KOBANÊ SİPERLERİNDE DİRENİŞ HİKAYELERİ
Rüyanın kapısı, Serzori okulu, Hemed, Rêvana’nın fotoğrafı, Aylan’ın bitmeyen göçü, Zozan ile Êrîş, ihtiyarların savaşı, Emin’in sırrı, Arîn Mîrkan, Paramaz’ın büyülü ülkesi, Delila’nın çizdiği son resim, Yuhannus, Sîrwan’ın yüzyılı, Miştenur bebek, Apê Nemir, babalar ve kızları, yaralı güvercin, savaşın cansız tanıkları, ışığın savaşçıları, Sibel’in ütopyası; kitaptaki 134 öyküden sadece birkaçı. “Bulut Yağmuru”nda sadece insanlar değil, direniş alanındaki her canlı ve obje birer anlatıcıya dönüşüyor. Kitabın arka kapağındaki tanıtım yazısında şöyle deniliyor: “Bulut Yağmuru yalnızca bir şehrin değil, tüm dünyaya yayılan bir umudun öyküsüdür. Kobanê’nin harap sokaklarında dile gelen taşlar, barut kokan gökyüzü ve direnişin kalbindeki insanlar, Homeros’un zamansız kahramanları gibi sesleniyor. Bilgin’in kaleminde, Çehov’un kırılgan gerçekliği, Poe’nin ürpertici karanlığı, Borges’in metafizik derinliği, Cibran’ın ruhani bilgeliği ve Homeros’un destansı dili bir araya geliyor… Kötülüğün karanlığında parlayan umudu, savaşın gölgesindeki insan sıcaklığını ve zamana meydan okuyan karakterleriyle Bilgin, Kobanê’nin sokaklarında yalnızca direnişin değil, hayata tutunmanın, anlam arayışının, duyguların sonsuzluğunun peşine düşüyor.”

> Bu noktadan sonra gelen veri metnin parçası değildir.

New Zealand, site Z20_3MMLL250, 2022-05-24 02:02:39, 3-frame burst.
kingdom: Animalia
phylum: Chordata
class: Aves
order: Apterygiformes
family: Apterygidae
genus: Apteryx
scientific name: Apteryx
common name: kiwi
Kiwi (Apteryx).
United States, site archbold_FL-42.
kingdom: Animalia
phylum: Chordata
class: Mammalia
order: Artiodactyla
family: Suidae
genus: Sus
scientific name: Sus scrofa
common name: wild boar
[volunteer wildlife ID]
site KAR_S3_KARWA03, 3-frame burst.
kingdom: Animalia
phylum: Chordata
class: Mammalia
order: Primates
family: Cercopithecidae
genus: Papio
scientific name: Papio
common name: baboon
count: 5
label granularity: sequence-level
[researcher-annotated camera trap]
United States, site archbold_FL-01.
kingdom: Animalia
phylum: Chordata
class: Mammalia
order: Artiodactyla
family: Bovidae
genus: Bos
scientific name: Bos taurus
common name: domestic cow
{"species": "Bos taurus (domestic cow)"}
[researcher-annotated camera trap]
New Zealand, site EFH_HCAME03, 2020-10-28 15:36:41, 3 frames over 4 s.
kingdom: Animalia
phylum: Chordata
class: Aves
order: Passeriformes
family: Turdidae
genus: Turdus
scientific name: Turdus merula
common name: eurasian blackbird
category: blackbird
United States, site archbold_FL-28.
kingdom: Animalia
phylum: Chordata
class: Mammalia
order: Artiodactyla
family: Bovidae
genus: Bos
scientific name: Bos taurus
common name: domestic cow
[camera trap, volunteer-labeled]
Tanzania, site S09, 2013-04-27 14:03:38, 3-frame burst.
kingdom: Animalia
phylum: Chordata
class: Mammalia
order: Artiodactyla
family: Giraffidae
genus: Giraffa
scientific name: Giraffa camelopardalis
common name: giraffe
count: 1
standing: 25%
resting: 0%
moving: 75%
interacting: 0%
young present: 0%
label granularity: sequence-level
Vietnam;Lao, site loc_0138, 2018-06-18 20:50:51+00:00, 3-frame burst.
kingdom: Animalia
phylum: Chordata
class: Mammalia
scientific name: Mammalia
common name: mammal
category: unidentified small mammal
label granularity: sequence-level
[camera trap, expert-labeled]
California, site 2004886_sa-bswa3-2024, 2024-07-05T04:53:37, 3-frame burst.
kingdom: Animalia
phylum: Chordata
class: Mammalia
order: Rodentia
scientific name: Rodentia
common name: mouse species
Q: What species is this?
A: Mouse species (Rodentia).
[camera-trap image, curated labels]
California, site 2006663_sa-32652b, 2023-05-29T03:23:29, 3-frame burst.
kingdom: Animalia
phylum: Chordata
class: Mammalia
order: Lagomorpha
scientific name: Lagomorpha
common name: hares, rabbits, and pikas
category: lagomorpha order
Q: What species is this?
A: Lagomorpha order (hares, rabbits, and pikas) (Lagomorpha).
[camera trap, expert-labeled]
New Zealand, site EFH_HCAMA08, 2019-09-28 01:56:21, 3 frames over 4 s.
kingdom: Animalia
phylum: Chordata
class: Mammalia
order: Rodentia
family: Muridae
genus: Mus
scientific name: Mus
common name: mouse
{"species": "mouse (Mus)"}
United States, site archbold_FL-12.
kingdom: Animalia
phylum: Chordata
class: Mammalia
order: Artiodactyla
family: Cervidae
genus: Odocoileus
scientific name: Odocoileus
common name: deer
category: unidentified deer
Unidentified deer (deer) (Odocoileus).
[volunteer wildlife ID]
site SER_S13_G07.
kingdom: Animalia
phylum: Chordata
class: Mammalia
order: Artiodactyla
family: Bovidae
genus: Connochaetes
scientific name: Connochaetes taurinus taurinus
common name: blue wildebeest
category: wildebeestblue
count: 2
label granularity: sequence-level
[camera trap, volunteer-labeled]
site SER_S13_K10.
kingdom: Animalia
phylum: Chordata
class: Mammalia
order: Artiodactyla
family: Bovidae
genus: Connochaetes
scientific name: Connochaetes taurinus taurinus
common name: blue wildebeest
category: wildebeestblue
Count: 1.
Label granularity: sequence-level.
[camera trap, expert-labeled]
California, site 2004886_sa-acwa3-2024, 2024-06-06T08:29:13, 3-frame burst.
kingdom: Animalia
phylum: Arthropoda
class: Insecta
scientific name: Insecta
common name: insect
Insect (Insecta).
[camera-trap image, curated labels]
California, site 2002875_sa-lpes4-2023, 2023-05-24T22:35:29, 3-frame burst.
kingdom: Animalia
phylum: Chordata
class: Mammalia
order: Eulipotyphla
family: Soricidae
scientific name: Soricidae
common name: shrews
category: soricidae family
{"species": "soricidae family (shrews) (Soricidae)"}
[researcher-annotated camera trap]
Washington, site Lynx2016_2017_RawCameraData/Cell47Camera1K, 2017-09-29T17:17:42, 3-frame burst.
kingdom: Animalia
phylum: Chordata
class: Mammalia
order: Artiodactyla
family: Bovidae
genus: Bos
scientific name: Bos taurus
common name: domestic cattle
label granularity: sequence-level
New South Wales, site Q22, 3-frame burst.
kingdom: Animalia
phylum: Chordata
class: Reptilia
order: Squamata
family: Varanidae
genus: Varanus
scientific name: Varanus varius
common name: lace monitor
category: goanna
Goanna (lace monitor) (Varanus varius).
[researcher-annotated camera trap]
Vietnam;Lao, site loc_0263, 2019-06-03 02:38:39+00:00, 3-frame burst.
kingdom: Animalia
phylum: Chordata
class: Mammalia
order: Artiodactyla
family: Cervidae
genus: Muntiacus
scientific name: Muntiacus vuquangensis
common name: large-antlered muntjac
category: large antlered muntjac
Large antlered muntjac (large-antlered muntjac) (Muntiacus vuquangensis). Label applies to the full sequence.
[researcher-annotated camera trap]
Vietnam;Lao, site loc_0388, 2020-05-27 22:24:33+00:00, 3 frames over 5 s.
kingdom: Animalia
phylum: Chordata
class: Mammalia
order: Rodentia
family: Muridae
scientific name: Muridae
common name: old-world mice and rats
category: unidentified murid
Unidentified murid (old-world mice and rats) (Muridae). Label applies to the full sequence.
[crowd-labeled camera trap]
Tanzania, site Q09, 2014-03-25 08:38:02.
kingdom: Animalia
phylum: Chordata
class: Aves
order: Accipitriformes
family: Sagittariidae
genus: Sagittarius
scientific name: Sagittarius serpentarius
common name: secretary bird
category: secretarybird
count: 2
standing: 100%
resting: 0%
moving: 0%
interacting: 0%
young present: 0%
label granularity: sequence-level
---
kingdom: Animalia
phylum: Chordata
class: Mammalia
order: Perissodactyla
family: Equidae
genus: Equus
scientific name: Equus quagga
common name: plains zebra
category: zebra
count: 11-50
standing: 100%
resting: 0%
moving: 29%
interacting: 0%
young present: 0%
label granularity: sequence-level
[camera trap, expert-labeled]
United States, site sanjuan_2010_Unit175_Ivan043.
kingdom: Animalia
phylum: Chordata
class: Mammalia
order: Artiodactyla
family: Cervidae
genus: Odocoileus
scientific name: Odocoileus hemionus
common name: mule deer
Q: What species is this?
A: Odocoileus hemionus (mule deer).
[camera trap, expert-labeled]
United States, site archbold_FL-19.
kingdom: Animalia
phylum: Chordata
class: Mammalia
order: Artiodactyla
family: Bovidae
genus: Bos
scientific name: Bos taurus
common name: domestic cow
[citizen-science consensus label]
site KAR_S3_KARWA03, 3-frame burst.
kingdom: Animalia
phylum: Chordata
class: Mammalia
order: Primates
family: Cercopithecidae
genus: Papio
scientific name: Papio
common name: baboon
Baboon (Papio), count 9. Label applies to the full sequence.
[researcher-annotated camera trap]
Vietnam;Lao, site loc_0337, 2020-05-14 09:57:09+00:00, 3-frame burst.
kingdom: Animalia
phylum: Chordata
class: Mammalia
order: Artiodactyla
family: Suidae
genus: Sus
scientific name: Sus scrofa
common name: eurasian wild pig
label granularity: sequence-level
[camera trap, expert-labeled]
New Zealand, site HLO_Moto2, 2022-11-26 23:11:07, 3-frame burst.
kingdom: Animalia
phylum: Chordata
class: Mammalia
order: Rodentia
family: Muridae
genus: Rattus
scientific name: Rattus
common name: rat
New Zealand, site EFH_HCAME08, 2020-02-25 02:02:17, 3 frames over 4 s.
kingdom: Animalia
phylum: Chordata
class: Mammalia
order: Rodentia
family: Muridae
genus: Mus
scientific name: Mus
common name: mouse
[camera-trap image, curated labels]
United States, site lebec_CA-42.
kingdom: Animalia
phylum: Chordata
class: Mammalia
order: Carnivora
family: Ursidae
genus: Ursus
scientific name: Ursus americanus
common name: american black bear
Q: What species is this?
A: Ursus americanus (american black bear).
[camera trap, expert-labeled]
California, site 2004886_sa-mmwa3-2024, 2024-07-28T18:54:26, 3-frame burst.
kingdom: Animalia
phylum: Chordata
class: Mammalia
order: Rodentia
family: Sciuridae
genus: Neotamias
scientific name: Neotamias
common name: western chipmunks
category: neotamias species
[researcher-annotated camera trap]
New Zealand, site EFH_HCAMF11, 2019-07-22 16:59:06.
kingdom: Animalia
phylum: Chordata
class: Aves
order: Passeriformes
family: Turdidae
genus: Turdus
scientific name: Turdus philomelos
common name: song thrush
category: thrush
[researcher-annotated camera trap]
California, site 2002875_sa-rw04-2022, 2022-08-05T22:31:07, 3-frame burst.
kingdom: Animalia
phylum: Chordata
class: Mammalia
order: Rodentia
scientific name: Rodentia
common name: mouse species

Bulut Yağmuru, “O şehre yolunuz düşerse eğer, gönül gözünüzle bakın, size hiç bilmediğiniz, duymadığınız hikayeleri anlatacak toprağın her zerresi” cümlesiyle bitiyor. Siz bu hikayeleri okuduktan sonra Kobanê’nin sizin de hikayeniz olduğunu düşünmeye başlayacaksınız. Hiç olmazsa o günlerde neler yaptığınızı düşünmekten kendinizi alıkoyamayacaksınız.